▶ **TEXT TO READ**
+++
In this Level 2 evaluation method, trainers develop a set of multiple-choice questions 
(usually 30). The Evaluation Unit randomly assigns them to two groups of questions. Half 
of the questions is answered by the participants at the beginning of the course, and the 
other half at the end of the course. The assessments are anonymous. Confidential numbers 
are used to match individual responses to the pre-course and post-course assessment. 
Participants are instructed to choose one response option per question. If they don’t know 
the answer, they should simply answer ‘I don’t know.’ This procedure is not a test of the 
participants’ knowledge, as it would be given in a university, but an assessment of the 
trainers’ ability to effectively convey the course contents to the participants.
+++
Coordinate annotation entries:
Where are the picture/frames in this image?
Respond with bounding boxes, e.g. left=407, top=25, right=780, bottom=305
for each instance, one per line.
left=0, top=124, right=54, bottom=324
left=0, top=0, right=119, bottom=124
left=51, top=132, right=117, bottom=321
+++
▶ **OBJECTIVE 1**
Answer these questions about the passage on the Level 2 evaluation method:
(a) How many multiple-choice questions do trainers usually develop?
(b) What are the confidential numbers used for?
(c) What should participants answer if they don't know the answer to a question?
▶ **OBJECTIVE 2**
Reproduce the part of the passage on the Level 2 evaluation method from "In this Level" to "to the participants." without any changes.
These entries were taken from a separate source.

▶ **FULL OUTPUT 1**
(a) Usually 30.
(b) To match individual responses to the pre-course and post-course assessment.
(c) 'I don't know.'

▶ **FULL OUTPUT 2**
In this Level 2 evaluation method, trainers develop a set of multiple-choice questions 
(usually 30). The Evaluation Unit randomly assigns them to two groups of questions. Half 
of the questions is answered by the participants at the beginning of the course, and the 
other half at the end of the course. The assessments are anonymous. Confidential numbers 
are used to match individual responses to the pre-course and post-course assessment. 
Participants are instructed to choose one response option per question. If they don’t know 
the answer, they should simply answer ‘I don’t know.’ This procedure is not a test of the 
participants’ knowledge, as it would be given in a university, but an assessment of the 
trainers’ ability to effectively convey the course contents to the participants.